Supplied passage

# # #

Chester Rowell, civic leader, speaking
about farmworkers in the Fresno Republican: “The main thing about
the labor supply is to muleize it . . . The supreme qualities of the laborer
are that he shall work cheap and hard, have no union, have no ambitions
and present no human problems . . . Some sort of human mule, with the
hibernating qualities of a bear and the fastidious gastronomic tastes of
the goat, would be ideal, provided he is cheap enough.”

~ From the introduction

The Elements of San Joaquin by Gary Soto is a collection of poetry originally published in 1977. Soto, poet, essayist, and playwright, is the author of dozens of books. His New and Selected Poems was a finalist for the National Book Award. He has received fellowships from the National Endowment for the Arts and the Guggenheim Foundation.

Soto writes with simple words that carry deep personal meaning. Growing up in places like Fresno, Stockton and other places in the San Joaquin region brings a certain feeling of poverty, tradition, family, and a richness that develops from the three. Soto’s writing of life in the 1950s and 1960s is one memory of a sometimes bleak existence without bitterness. When it’s all you know it becomes the norm rather than impoverishment. Not having food and needing to hunt frogs or fish from the canal becomes an adventure with his brother. Nature seems to consist of ants and mice rather than animals most would think to remember. Working the land had a certain pride to it that meant something to those who worked the hoes. The environment no matter how harsh it seems is offset by growing up in a poisoned environment. The poison is manmade. DDT and other chemicals cover the fruit they pick and eat and it infiltrates the entire environment.

Soto’s, work updated and revised, carries the message it did in the 1970s. He was a writer and in an almost forgotten term Chicano. His work is a tribute to those who worked the land and lived in poverty to provide food for those who lived a much better life. It is a tribute to the hard work, the loss, and the moments of joy in a simple life; moments that most would not find memorable or even special.  Well constructed and well thought out poetry about those who are underappreciated in our society.

# # #

Entries provided
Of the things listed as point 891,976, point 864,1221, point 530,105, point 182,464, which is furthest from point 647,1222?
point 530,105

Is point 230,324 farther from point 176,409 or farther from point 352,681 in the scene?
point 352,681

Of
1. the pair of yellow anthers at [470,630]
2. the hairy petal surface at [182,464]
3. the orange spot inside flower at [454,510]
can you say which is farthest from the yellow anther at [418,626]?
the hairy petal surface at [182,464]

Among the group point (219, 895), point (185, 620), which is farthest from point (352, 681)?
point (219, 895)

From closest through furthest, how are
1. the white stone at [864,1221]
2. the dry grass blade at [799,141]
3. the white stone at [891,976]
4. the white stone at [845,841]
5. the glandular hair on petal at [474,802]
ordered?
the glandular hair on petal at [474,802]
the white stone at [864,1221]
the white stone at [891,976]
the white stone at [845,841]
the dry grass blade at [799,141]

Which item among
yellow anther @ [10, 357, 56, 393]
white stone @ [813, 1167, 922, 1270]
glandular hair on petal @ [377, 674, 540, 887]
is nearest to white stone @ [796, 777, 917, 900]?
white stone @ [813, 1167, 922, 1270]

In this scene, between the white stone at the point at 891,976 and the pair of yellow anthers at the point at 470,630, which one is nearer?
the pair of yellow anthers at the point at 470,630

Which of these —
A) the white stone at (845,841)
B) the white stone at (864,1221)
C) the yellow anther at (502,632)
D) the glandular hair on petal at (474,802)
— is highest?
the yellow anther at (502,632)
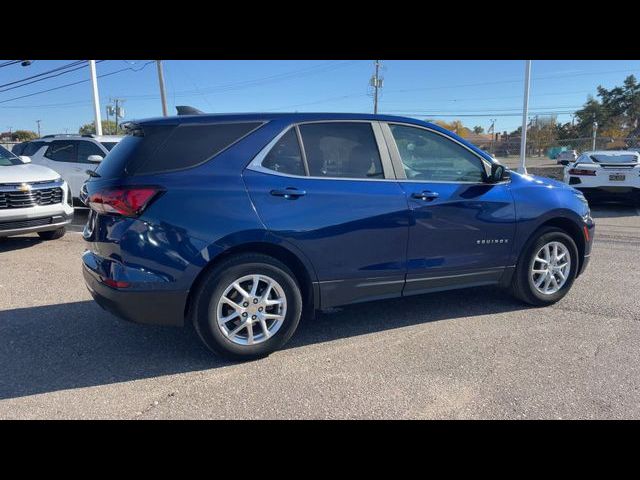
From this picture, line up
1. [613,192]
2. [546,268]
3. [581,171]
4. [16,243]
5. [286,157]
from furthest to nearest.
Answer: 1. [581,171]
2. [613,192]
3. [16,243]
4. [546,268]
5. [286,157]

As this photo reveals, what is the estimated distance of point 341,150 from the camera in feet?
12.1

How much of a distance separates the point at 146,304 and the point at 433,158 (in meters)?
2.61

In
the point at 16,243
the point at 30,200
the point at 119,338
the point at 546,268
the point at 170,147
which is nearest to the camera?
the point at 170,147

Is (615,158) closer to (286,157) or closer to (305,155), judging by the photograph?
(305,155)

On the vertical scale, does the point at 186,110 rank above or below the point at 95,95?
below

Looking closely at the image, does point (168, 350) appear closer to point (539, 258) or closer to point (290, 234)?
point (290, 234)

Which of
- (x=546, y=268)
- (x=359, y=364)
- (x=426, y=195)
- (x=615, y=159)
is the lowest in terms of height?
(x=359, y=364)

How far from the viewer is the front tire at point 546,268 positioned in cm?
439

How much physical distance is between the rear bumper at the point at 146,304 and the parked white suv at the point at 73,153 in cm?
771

# # #

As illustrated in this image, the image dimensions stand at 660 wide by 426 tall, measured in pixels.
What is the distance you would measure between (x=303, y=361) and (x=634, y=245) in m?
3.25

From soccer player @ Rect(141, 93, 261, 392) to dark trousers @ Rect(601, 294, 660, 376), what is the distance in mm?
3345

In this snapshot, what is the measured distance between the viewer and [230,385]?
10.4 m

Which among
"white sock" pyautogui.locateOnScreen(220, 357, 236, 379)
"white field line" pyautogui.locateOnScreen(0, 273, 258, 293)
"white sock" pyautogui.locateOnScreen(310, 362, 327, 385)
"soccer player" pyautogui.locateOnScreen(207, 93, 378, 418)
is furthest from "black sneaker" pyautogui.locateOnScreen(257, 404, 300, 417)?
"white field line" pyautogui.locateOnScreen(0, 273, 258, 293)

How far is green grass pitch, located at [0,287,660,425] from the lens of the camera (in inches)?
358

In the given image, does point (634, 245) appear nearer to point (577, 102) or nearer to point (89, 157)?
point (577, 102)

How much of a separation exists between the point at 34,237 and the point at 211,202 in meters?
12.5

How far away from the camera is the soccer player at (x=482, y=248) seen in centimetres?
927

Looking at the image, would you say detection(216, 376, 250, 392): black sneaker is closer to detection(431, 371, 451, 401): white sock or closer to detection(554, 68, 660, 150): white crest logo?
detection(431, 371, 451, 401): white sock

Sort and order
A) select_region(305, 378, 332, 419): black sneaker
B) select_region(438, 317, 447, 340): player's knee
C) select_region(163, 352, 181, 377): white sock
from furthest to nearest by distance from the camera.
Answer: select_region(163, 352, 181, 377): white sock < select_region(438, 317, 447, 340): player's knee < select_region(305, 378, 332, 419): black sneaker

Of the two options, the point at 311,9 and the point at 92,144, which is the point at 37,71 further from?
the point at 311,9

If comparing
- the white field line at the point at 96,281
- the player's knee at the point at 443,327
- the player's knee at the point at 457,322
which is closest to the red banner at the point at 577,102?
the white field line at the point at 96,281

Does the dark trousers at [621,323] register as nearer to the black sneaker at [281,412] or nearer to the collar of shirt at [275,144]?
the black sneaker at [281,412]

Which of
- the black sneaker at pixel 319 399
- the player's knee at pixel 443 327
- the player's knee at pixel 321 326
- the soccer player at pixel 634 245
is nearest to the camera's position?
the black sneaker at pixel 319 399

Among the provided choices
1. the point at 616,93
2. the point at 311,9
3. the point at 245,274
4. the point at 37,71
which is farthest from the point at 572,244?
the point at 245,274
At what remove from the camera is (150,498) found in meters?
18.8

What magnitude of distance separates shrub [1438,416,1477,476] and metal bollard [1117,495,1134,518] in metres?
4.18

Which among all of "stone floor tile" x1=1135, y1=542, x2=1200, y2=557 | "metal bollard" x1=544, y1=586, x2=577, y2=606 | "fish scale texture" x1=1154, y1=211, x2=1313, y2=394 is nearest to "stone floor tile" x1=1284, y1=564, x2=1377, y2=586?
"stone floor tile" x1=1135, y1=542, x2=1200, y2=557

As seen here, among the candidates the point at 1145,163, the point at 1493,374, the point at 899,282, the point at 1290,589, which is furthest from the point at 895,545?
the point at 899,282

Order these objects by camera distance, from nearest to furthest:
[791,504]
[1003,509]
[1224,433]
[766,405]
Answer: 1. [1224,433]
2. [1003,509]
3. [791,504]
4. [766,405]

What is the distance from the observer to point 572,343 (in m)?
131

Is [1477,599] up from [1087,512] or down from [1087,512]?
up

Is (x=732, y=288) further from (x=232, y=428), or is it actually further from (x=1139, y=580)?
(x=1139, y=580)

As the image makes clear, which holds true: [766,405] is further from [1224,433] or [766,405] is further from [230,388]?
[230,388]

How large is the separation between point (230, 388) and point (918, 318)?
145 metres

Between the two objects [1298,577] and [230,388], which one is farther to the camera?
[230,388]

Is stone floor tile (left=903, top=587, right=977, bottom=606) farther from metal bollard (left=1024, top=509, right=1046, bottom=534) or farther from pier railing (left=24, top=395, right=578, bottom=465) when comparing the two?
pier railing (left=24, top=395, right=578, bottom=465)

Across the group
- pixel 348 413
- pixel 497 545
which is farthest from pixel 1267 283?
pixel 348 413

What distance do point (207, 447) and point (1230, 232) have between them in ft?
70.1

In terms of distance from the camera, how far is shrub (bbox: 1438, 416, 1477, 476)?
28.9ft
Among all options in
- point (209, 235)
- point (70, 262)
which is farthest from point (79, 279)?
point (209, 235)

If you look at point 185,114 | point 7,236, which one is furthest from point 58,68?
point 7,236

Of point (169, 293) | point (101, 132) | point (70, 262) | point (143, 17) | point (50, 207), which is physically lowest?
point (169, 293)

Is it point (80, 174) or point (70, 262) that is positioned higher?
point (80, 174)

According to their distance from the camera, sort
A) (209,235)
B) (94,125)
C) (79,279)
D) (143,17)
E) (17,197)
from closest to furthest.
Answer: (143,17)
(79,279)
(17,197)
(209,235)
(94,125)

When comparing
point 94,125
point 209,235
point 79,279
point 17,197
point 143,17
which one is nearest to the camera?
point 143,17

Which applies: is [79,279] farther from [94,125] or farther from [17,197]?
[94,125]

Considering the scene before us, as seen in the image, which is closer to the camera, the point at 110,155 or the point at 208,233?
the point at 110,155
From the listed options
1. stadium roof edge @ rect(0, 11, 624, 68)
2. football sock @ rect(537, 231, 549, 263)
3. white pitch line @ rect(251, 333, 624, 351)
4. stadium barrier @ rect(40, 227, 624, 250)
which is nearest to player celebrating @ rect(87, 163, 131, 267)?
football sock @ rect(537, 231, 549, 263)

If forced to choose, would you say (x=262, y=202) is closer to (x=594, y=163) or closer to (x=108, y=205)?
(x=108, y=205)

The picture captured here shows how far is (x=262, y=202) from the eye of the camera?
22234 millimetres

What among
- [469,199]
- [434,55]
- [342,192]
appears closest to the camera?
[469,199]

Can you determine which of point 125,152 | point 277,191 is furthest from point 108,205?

# # #

Goal of the exercise
According to the review of The Elements of San Joaquin, which of Gary Soto's books was a finalist for the National Book Award?

Exercise result
New and Selected Poems